-- Directions --
Exactly as they appear below, repeat the lines from the one with "scifi - Diecast" through the one with "Salvini contro Richard". Drop every picture.

-- Extracted entries --

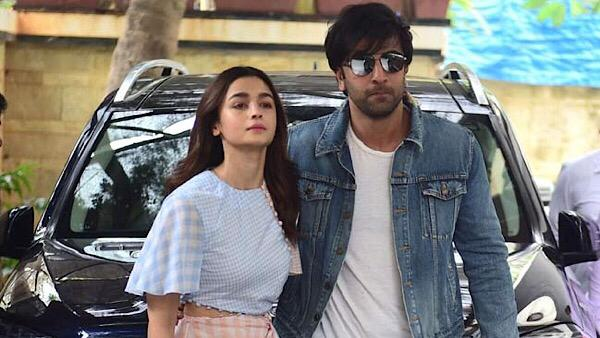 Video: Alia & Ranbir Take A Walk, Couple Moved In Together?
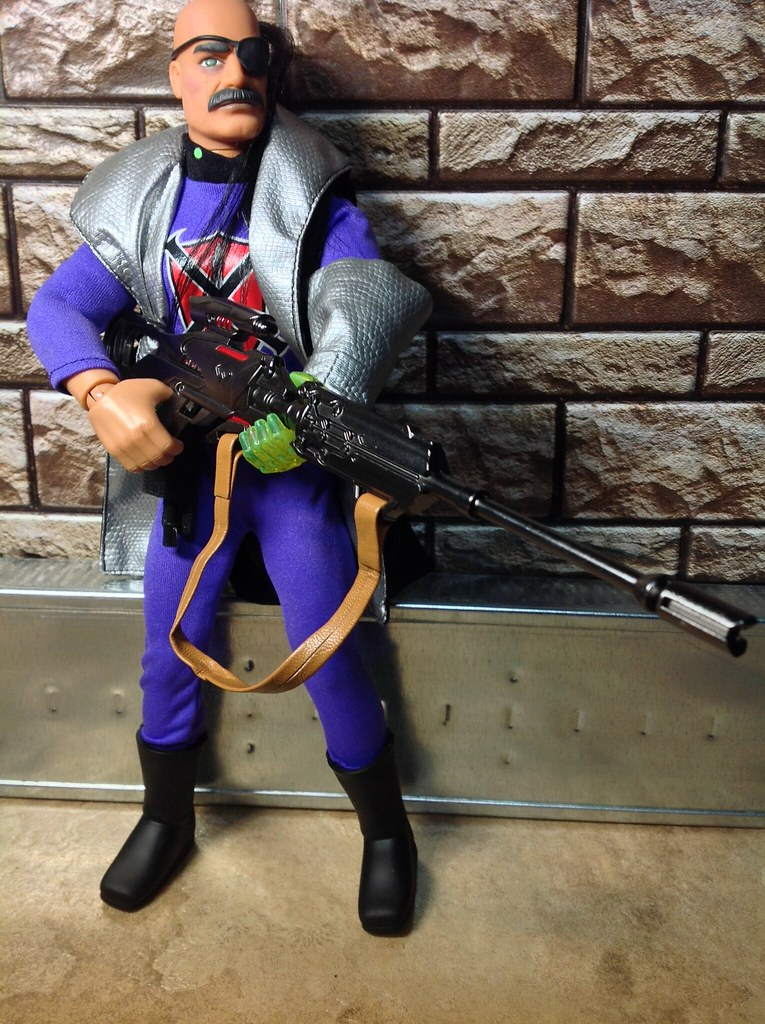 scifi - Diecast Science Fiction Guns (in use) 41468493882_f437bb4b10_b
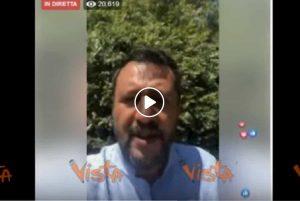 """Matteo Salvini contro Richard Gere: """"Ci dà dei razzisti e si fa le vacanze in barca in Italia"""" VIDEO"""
---
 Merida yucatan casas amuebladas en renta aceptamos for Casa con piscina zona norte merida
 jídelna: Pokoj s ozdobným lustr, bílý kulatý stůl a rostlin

-- Written solution --
 scifi - Diecast Science Fiction Guns (in use) 41468493882_f437bb4b10_b
 """Matteo Salvini contro Richard Gere: """"Ci dà dei razzisti e si fa le vacanze in barca in Italia"""" VIDEO"""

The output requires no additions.